Problem description: Every record shown below should be duplicated exactly.

═════ Material provided

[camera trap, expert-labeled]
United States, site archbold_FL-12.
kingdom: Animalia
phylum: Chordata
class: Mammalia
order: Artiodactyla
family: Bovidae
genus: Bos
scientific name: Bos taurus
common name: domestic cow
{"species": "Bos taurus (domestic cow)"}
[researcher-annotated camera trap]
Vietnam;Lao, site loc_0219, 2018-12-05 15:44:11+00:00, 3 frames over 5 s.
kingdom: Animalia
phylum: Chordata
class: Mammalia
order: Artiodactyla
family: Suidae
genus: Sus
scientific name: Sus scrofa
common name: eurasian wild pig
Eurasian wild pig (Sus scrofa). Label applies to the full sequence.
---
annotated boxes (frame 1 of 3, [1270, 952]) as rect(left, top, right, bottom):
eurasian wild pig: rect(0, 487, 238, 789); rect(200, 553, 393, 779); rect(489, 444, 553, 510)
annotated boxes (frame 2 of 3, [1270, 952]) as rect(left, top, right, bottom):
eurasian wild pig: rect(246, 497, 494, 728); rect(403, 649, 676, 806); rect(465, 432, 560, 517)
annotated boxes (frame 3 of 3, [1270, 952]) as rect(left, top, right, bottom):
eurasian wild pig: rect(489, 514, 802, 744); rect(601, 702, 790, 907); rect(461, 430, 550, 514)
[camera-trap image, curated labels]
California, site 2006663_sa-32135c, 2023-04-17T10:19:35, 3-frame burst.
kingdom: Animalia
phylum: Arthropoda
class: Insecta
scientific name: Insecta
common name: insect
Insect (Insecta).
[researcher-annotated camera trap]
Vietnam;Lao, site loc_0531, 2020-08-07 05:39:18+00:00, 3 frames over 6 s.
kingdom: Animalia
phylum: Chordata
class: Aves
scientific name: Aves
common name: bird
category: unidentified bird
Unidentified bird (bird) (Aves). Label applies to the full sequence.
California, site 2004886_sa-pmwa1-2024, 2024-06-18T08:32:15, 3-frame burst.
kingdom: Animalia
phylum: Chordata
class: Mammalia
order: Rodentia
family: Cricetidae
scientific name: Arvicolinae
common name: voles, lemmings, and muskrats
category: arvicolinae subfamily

══════════

Response area:
[camera trap, expert-labeled]
United States, site archbold_FL-12.
kingdom: Animalia
phylum: Chordata
class: Mammalia
order: Artiodactyla
family: Bovidae
genus: Bos
scientific name: Bos taurus
common name: domestic cow
{"species": "Bos taurus (domestic cow)"}
[researcher-annotated camera trap]
Vietnam;Lao, site loc_0219, 2018-12-05 15:44:11+00:00, 3 frames over 5 s.
kingdom: Animalia
phylum: Chordata
class: Mammalia
order: Artiodactyla
family: Suidae
genus: Sus
scientific name: Sus scrofa
common name: eurasian wild pig
Eurasian wild pig (Sus scrofa). Label applies to the full sequence.
---
annotated boxes (frame 1 of 3, [1270, 952]) as rect(left, top, right, bottom):
eurasian wild pig: rect(0, 487, 238, 789); rect(200, 553, 393, 779); rect(489, 444, 553, 510)
annotated boxes (frame 2 of 3, [1270, 952]) as rect(left, top, right, bottom):
eurasian wild pig: rect(246, 497, 494, 728); rect(403, 649, 676, 806); rect(465, 432, 560, 517)
annotated boxes (frame 3 of 3, [1270, 952]) as rect(left, top, right, bottom):
eurasian wild pig: rect(489, 514, 802, 744); rect(601, 702, 790, 907); rect(461, 430, 550, 514)
[camera-trap image, curated labels]
California, site 2006663_sa-32135c, 2023-04-17T10:19:35, 3-frame burst.
kingdom: Animalia
phylum: Arthropoda
class: Insecta
scientific name: Insecta
common name: insect
Insect (Insecta).
[researcher-annotated camera trap]
Vietnam;Lao, site loc_0531, 2020-08-07 05:39:18+00:00, 3 frames over 6 s.
kingdom: Animalia
phylum: Chordata
class: Aves
scientific name: Aves
common name: bird
category: unidentified bird
Unidentified bird (bird) (Aves). Label applies to the full sequence.
California, site 2004886_sa-pmwa1-2024, 2024-06-18T08:32:15, 3-frame burst.
kingdom: Animalia
phylum: Chordata
class: Mammalia
order: Rodentia
family: Cricetidae
scientific name: Arvicolinae
common name: voles, lemmings, and muskrats
category: arvicolinae subfamily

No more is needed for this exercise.